--- Start Extracted text ---

Tape dumping programs for Unix/Linux... from Stan Sieler on 2002-05-02 (2002-May)

From: Stan Sieler <sieler_at_allegro.com>
Date: Thu May 2 14:06:37 2002

Re:

> The emulator community is vigorously using a tape image container
> format known as TAP for precisely this purpose.
>
> Each record from tape is written to file prefixed *and* suffixed
> by a four-byte record length in little-endian format. A zero-
> length record is represented by a 4-byte value of zero; although
> intuition might call for 8-bytes (a prefix & suffix with nothing
> in between), this is not the case. The convention appears to come
> directly from FORTRAN 77's handling of unformatted sequential files.
>
> And EOF is represented by two consecutive zero-length records.

Darn...sounds like a subset of what I use. I'd be interested
in knowing more about TAP (with an eye towards adopting use of it),
and would suggest some possibly missing features might be:

  - ability to flag if the current tape record had a
    recovered read error (obviously, not all hardware/OS's support
    getting that information)

  - ability to flag if a particular tape record had a hard error
    while reading it

  - ability to flag if an End-of-tape marker/indicator was seen
    while reading the the current record (again, not all
    hardware/OS's support getting that information)

  - overall header at start of file, recording information about the
    tape

I have a program called "tapedisk", which reads an arbitrary tape
and "copies" it to a single disk file (or set of files, if the size of the
output file exceeds the maximum disk file size). The purpose of
tapedisk is to allow a future exact copy of the tape to be recreated
on another tape (of equal or larger size). (That future copy would be
made with the companion program, disktape.) Additionally, most of
my other tape-reading utilities know how to read a tapedisk format
disk file as though it were a tape.

This is what I store on a per-tape-record basis:

   record # (since start of tape (not since last EOF), 1-based)
   record size (# bytes, not including this 16-byte header)
   (reserved word) (to allow for future information)
   flag word:
       bit for "recovered error while reading"
       bit for "hard error while reading"
       bit for "encountered an EOF" (in this case, record size is 0)
       bit for "encountered an EOT" (in this case, if data was returned,
               record size will be non-0)
       compression type:
         0 ... record not compressed
         1 ... record compressed (with zlib)
         ...
   ...tape record...

This is some what I store as a "header" at the start of the overall output:

   version ID of tapedisk

   72 character description of the tape, as entered by the user

   name of tape device
       (Useful if questions arise later about the condition of the
       hardware used)

   # full records
       If one requests X bytes in a read-from-tape, and the current
       tape record happens to be X + Y bytes in size, most
       tape drives / OS's seem to quietly throw away the extra Y
       bytes without telling the user.
       Obviously, that's *CRITICALLY* important information.
       So, if I expect X bytes, I always request X+2 (or more) bytes...

--- End Extracted text ---
--- Start Dataset ---

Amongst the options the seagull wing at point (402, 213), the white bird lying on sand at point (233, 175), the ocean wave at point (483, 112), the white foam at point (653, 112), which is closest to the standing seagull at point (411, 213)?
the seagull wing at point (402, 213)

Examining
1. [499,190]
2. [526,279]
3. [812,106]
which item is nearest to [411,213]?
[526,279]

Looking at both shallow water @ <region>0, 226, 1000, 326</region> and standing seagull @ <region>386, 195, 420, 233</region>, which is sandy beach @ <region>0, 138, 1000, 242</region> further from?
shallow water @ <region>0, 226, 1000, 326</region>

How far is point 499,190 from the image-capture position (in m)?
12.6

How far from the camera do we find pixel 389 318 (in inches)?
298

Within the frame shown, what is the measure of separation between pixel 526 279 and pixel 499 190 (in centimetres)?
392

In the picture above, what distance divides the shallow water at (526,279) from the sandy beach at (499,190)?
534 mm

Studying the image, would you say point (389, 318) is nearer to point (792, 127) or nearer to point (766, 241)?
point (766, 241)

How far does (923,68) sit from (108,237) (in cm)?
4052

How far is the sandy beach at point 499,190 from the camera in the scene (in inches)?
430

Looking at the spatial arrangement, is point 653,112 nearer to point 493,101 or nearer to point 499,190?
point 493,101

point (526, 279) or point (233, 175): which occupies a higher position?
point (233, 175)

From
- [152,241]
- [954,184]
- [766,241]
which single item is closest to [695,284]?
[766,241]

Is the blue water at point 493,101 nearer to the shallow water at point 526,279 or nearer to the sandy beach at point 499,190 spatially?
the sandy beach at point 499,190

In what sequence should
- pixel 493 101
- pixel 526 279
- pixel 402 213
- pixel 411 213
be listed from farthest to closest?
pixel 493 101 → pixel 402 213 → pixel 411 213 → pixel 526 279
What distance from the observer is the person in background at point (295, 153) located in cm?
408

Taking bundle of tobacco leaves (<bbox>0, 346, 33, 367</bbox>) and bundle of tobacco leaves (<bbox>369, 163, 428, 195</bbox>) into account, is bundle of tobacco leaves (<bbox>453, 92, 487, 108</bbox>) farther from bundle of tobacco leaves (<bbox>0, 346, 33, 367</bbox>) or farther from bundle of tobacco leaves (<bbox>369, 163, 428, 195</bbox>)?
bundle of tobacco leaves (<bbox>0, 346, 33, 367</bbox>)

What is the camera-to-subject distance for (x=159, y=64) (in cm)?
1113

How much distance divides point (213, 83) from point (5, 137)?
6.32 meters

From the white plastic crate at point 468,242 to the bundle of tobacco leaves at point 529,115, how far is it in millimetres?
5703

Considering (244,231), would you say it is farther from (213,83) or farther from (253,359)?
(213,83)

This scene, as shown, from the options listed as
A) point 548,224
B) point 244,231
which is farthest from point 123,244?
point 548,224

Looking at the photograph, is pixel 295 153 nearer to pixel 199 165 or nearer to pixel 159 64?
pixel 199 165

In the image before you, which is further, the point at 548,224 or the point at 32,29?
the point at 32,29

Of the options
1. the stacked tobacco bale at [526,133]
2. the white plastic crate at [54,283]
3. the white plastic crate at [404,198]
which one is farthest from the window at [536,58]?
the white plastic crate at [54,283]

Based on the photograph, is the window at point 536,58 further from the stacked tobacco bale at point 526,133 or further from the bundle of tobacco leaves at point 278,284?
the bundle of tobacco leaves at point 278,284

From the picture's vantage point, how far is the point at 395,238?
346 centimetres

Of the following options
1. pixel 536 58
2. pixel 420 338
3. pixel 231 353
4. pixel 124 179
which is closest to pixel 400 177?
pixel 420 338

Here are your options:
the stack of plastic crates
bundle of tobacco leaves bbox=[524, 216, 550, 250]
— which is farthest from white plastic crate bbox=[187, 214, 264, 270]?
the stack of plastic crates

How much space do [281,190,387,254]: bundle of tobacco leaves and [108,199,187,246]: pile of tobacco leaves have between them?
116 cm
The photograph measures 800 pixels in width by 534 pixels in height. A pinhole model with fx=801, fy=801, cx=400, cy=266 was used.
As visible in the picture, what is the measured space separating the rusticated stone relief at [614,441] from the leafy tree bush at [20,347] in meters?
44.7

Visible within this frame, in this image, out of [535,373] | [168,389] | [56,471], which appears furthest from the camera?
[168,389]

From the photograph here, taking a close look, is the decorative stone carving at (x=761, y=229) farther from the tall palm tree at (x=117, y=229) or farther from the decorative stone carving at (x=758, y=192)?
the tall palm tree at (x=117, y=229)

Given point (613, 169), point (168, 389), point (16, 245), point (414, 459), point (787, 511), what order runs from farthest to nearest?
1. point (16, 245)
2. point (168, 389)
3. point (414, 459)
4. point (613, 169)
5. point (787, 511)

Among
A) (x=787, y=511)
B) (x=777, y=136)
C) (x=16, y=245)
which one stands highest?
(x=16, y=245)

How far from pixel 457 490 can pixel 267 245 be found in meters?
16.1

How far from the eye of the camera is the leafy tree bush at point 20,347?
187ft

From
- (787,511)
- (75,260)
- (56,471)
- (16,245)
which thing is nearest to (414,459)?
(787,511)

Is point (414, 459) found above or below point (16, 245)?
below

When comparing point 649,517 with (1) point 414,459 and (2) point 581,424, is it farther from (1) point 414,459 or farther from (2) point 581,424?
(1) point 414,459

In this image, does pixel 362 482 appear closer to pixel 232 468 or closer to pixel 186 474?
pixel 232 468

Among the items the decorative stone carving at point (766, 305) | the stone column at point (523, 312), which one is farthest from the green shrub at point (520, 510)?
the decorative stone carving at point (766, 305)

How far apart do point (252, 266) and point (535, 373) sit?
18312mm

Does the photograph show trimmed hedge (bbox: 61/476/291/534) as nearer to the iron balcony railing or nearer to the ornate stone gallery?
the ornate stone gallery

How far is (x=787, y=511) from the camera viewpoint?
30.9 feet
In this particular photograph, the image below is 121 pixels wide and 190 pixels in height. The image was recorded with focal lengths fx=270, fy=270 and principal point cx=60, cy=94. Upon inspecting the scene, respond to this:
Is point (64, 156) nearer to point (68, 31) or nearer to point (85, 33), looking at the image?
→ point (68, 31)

--- End Dataset ---

→ What is asked:
1. In the message about tape dumping programs, which companion program recreates a tape from a tapedisk file?
2. Write the next part of the message about tape dumping programs, picking up after its final sentence.

→ Outputs:
1. disktape

2.
       if I get the full X+2, then I know there's some chance that
       the tape record was MORE than X+2 bytes long. Any time I
       get a tape record of exactly what I requested, I increment
       the "# full records" counter, so I will know in the future how
       many tape records *might* have been silently truncated.

   date/time tape was read (starting time, not ending time)

   size of largest tape record (in bytes)
   size of shortest tape record (in bytes, not counting 0)

   # of EOFs in a row that the user defined to be a logical
      End Of Tape. (0 means that logical End Of Tape wasn't used)
      (This applies to some OS's that put a double EOF at the logical
      end of data ... on a 9-track tape, it often realllllly helps
      to know that one should stop reading at that point.)

   # of EOFs seen on the tape

   # of EOFs the user wants to limit the copy to (0 means no limit)
      Thus, if the user said "copy the first 5 files to a tapedisk file",
      I can tell late that I stopped because the fifth EOF was hit,
      and not because the EOT was hit.

   # of short records in a row that constitute a logical EOT
      On some OS's, with some devices (usually DDS/DATs), when you reach
      the end of the tape, the hardware/software starts returning
      reads of length 0 or 1 bytes, but without returning an EOF condition.
      My tapedisk code defaults to assuming that 100 records of 1 byte or
      less in length mean I encountered this condition. A value of 0
      disables this.

   # bytes read from the tape (64 bit integer)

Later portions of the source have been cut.